* _YOUR OBJECTIVE_: Please rewrite the records below, replacing "exposed sand face" with "bare sand bank" everywhere and leaving everything else unchanged.

= = = =

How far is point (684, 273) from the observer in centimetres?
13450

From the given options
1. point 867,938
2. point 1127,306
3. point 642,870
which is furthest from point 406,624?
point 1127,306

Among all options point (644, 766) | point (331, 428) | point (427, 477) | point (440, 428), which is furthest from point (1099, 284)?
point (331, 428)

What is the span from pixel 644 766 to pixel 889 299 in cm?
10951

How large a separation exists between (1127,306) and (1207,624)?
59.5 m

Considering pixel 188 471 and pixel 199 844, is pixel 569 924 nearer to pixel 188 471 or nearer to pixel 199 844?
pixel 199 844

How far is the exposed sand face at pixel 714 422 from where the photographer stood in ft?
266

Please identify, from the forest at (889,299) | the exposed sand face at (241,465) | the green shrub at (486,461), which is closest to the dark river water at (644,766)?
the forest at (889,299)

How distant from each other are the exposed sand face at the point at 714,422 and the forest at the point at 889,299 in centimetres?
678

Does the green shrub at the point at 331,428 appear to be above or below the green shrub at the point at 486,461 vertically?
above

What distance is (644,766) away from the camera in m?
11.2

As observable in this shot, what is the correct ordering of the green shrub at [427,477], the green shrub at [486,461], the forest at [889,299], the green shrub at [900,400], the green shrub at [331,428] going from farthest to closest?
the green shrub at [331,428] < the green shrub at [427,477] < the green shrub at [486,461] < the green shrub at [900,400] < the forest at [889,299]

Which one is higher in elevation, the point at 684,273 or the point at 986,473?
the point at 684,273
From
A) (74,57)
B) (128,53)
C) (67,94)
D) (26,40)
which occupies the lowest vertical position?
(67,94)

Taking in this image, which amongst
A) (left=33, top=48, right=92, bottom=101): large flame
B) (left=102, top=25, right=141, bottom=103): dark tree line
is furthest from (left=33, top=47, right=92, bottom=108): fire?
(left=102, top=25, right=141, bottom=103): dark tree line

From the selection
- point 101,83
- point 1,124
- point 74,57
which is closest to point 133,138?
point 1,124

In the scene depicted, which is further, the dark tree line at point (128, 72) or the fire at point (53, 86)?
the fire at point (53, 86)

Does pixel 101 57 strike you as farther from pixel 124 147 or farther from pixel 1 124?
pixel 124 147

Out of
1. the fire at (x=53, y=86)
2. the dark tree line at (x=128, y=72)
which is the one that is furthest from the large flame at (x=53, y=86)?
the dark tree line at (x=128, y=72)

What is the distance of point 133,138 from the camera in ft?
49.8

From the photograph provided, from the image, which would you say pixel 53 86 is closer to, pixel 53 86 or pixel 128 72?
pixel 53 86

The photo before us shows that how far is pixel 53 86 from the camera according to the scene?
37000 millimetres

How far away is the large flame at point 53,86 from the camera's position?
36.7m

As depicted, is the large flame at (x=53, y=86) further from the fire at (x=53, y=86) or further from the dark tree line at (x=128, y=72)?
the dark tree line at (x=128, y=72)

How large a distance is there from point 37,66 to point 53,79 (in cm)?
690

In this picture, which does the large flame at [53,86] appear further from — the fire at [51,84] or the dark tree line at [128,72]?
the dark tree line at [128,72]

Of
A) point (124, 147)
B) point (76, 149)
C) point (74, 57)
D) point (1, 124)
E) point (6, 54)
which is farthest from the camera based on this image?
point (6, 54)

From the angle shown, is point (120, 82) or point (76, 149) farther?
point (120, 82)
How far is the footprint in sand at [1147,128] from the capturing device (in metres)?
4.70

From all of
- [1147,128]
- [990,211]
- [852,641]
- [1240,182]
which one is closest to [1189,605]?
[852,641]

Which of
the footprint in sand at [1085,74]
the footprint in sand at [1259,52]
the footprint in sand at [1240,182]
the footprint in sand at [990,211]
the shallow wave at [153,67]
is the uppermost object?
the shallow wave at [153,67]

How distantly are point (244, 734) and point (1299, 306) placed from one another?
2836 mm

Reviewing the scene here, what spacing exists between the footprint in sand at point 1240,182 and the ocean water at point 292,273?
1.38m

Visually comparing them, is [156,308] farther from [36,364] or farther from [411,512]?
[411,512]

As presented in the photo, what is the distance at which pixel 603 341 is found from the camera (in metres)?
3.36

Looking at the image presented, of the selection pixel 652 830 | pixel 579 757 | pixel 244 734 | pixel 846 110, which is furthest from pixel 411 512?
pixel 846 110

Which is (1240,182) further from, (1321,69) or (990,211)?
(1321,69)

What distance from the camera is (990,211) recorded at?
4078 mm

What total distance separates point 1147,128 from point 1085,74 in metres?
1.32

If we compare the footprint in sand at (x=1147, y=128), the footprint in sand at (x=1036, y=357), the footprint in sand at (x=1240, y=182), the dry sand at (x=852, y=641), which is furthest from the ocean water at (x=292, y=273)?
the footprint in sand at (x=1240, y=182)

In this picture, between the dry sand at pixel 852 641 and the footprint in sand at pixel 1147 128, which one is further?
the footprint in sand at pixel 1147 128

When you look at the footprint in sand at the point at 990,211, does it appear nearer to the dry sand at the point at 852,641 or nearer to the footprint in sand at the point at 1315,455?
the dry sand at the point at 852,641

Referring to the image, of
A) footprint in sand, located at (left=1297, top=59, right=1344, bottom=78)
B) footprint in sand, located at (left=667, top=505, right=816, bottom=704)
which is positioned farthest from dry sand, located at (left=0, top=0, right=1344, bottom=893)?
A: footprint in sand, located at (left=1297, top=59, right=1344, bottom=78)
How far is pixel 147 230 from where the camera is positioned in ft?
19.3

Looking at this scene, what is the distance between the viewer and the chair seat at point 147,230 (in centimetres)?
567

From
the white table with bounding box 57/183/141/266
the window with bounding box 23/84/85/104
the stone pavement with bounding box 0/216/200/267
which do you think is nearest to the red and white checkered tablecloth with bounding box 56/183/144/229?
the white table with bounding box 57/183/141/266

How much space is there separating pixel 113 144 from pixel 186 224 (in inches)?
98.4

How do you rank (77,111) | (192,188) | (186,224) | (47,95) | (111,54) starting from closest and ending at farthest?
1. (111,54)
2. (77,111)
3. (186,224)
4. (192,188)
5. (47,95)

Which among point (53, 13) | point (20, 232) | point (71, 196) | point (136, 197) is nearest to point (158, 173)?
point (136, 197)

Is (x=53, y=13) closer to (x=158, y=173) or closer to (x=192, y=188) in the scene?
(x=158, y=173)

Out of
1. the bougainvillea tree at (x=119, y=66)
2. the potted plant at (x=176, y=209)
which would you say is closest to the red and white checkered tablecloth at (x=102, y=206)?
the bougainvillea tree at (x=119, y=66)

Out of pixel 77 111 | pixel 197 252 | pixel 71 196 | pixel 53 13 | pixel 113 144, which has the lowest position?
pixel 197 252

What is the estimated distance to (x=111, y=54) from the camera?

= = = =

* _ANSWER FOR THE TASK_:
How far is point (684, 273) from the observer in centimetres?
13450

From the given options
1. point 867,938
2. point 1127,306
3. point 642,870
which is furthest from point 406,624?
point 1127,306

Among all options point (644, 766) | point (331, 428) | point (427, 477) | point (440, 428), which is furthest from point (1099, 284)?
point (331, 428)

What is the span from pixel 644 766 to pixel 889 299 in cm?
10951

How large a separation exists between (1127,306) and (1207,624)?
59.5 m

Considering pixel 188 471 and pixel 199 844, is pixel 569 924 nearer to pixel 188 471 or nearer to pixel 199 844?
pixel 199 844

How far is the bare sand bank at pixel 714 422 from where the photographer stood in ft?
266

Please identify, from the forest at (889,299) | the bare sand bank at (241,465) | the green shrub at (486,461), which is closest to the dark river water at (644,766)?
the forest at (889,299)

How distant from each other are the bare sand bank at the point at 714,422 and the forest at the point at 889,299 in centimetres?
678

Does the green shrub at the point at 331,428 appear to be above or below the green shrub at the point at 486,461 vertically?
above

What distance is (644,766) away from the camera in m?
11.2

As observable in this shot, what is the correct ordering of the green shrub at [427,477], the green shrub at [486,461], the forest at [889,299], the green shrub at [900,400], the green shrub at [331,428] going from farthest to closest?
the green shrub at [331,428] < the green shrub at [427,477] < the green shrub at [486,461] < the green shrub at [900,400] < the forest at [889,299]

Which one is higher in elevation, the point at 684,273 or the point at 986,473?
the point at 684,273
From
A) (74,57)
B) (128,53)
C) (67,94)
D) (26,40)
which occupies the lowest vertical position?
(67,94)

Taking in this image, which amongst
A) (left=33, top=48, right=92, bottom=101): large flame
B) (left=102, top=25, right=141, bottom=103): dark tree line
is furthest from (left=33, top=47, right=92, bottom=108): fire?
(left=102, top=25, right=141, bottom=103): dark tree line

From the selection
- point 101,83
- point 1,124
- point 74,57
which is closest to point 133,138?
point 1,124

In the scene depicted, which is further, the dark tree line at point (128, 72) or the fire at point (53, 86)?
the fire at point (53, 86)

Does pixel 101 57 strike you as farther from pixel 124 147 or farther from pixel 1 124?
pixel 124 147

Out of
1. the fire at (x=53, y=86)
2. the dark tree line at (x=128, y=72)
which is the one that is furthest from the large flame at (x=53, y=86)?
the dark tree line at (x=128, y=72)

What is the distance of point 133,138 from the camera in ft?
49.8

From the photograph provided, from the image, which would you say pixel 53 86 is closer to, pixel 53 86 or pixel 128 72?
pixel 53 86

The photo before us shows that how far is pixel 53 86 from the camera according to the scene?
37000 millimetres

How far away is the large flame at point 53,86 from the camera's position?
36.7m

As depicted, is the large flame at (x=53, y=86) further from the fire at (x=53, y=86) or further from the dark tree line at (x=128, y=72)?
the dark tree line at (x=128, y=72)

How large a distance is there from point 37,66 to point 53,79 (in cm)?
690

In this picture, which does the large flame at [53,86] appear further from — the fire at [51,84] or the dark tree line at [128,72]?
the dark tree line at [128,72]

Of
A) point (124, 147)
B) point (76, 149)
C) point (74, 57)
D) point (1, 124)
E) point (6, 54)
which is farthest from the camera based on this image?
point (6, 54)

From the angle shown, is point (120, 82) or point (76, 149) farther?
point (120, 82)
How far is the footprint in sand at [1147,128] from the capturing device (in metres)?
4.70

From all of
- [1147,128]
- [990,211]
- [852,641]
- [1240,182]
which one is closest to [1189,605]?
[852,641]

Which of
the footprint in sand at [1085,74]
the footprint in sand at [1259,52]
the footprint in sand at [1240,182]
the footprint in sand at [990,211]
the shallow wave at [153,67]
is the uppermost object?
the shallow wave at [153,67]

How distantly are point (244, 734) and point (1299, 306) placed from one another?
2836 mm

Reviewing the scene here, what spacing exists between the footprint in sand at point 1240,182 and the ocean water at point 292,273?
1.38m

Visually comparing them, is [156,308] farther from [36,364] or farther from [411,512]?
[411,512]

As presented in the photo, what is the distance at which pixel 603 341 is found from the camera (in metres)?
3.36

Looking at the image presented, of the selection pixel 652 830 | pixel 579 757 | pixel 244 734 | pixel 846 110, which is furthest from pixel 411 512?
pixel 846 110

Which is (1240,182) further from, (1321,69) or (990,211)?
(1321,69)

What distance from the camera is (990,211) recorded at?
4078 mm

What total distance separates point 1147,128 from point 1085,74 in metres?
1.32

If we compare the footprint in sand at (x=1147, y=128), the footprint in sand at (x=1036, y=357), the footprint in sand at (x=1240, y=182), the dry sand at (x=852, y=641), which is furthest from the ocean water at (x=292, y=273)?
the footprint in sand at (x=1240, y=182)

In this picture, between the dry sand at pixel 852 641 and the footprint in sand at pixel 1147 128, which one is further?
the footprint in sand at pixel 1147 128

When you look at the footprint in sand at the point at 990,211, does it appear nearer to the dry sand at the point at 852,641 or nearer to the footprint in sand at the point at 1315,455?
the dry sand at the point at 852,641

Referring to the image, of
A) footprint in sand, located at (left=1297, top=59, right=1344, bottom=78)
B) footprint in sand, located at (left=667, top=505, right=816, bottom=704)
which is positioned farthest from dry sand, located at (left=0, top=0, right=1344, bottom=893)?
A: footprint in sand, located at (left=1297, top=59, right=1344, bottom=78)
How far is pixel 147 230 from where the camera is positioned in ft?
19.3

Looking at this scene, what is the distance between the viewer and the chair seat at point 147,230 (in centimetres)?
567

From
the white table with bounding box 57/183/141/266
the window with bounding box 23/84/85/104
the stone pavement with bounding box 0/216/200/267
which do you think is nearest to the red and white checkered tablecloth with bounding box 56/183/144/229?
the white table with bounding box 57/183/141/266

How much space is there separating pixel 113 144 from pixel 186 224 (in inches)?
98.4

How do you rank (77,111) | (192,188) | (186,224) | (47,95) | (111,54) starting from closest and ending at farthest?
1. (111,54)
2. (77,111)
3. (186,224)
4. (192,188)
5. (47,95)

Which among point (53, 13) | point (20, 232) | point (71, 196) | point (136, 197) is nearest to point (158, 173)?
point (136, 197)

Is (x=53, y=13) closer to (x=158, y=173) or closer to (x=192, y=188) in the scene?
(x=158, y=173)

Out of
1. the bougainvillea tree at (x=119, y=66)
2. the potted plant at (x=176, y=209)
which would you say is closest to the red and white checkered tablecloth at (x=102, y=206)?
the bougainvillea tree at (x=119, y=66)

Out of pixel 77 111 | pixel 197 252 | pixel 71 196 | pixel 53 13 | pixel 113 144, which has the lowest position?
pixel 197 252

What is the estimated distance to (x=111, y=54) from the camera?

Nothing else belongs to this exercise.